EXERCISE PROMPT: Please revise the Bonanzle selling thread starting at "## lmnde (Sep" and ending at "sales on Bonanzle.", swapping "guitar strings" for "sheet music".

# Selling On Bonanzle?



## katlupe (Nov 15, 2004)

I am selling used books on Bonanzle and have some of my guitar strings listed there as well. It is pretty new so there are not a lot of sales yet. There are no fees to list your products and only after you have sold. The sellers are alot of people that either still sell on eBay, or have left there and are selling on Bonanzle. I just wondered if anyone else here sells there? If so, leave your link and I will add it to my blog to try to get more traffic there. 

katlupe


----------



## lmnde (Sep 25, 2006)

I've been back and forth over Bonanzle with a fine toothed comb, as I am looking for an ebay alternative. I don't think the sales are there - I've been watching other ppls inventory and sales routines there - and it is just not happening there either... Does anybody do well there? Would love to hear!


----------



## katlupe (Nov 15, 2004)

I am fairly new to it so I can't really say. I joined in 2009 and just went back about a month or so ago. I have had 2 sales so far. I sell books and guitar strings mostly so here is a thread I was reading about the book sales:
book sales on Bonanzle.

I am hoping to make more sales by using social media. I like this site and will try to stick it out since I have no fees to list on there. Just trying to promote it the best I can. I know it is no eBay or Amazon but they cost me so much, and then if I don't get the sales I am really in the hole. 

katlupe


----------

DATA SEGMENT:
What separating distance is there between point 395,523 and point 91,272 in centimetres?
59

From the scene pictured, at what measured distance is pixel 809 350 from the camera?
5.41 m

THE REPLY:
## lmnde (Sep 25, 2006)

I've been back and forth over Bonanzle with a fine toothed comb, as I am looking for an ebay alternative. I don't think the sales are there - I've been watching other ppls inventory and sales routines there - and it is just not happening there either... Does anybody do well there? Would love to hear!


----------



## katlupe (Nov 15, 2004)

I am fairly new to it so I can't really say. I joined in 2009 and just went back about a month or so ago. I have had 2 sales so far. I sell books and sheet music mostly so here is a thread I was reading about the book sales:
book sales on Bonanzle.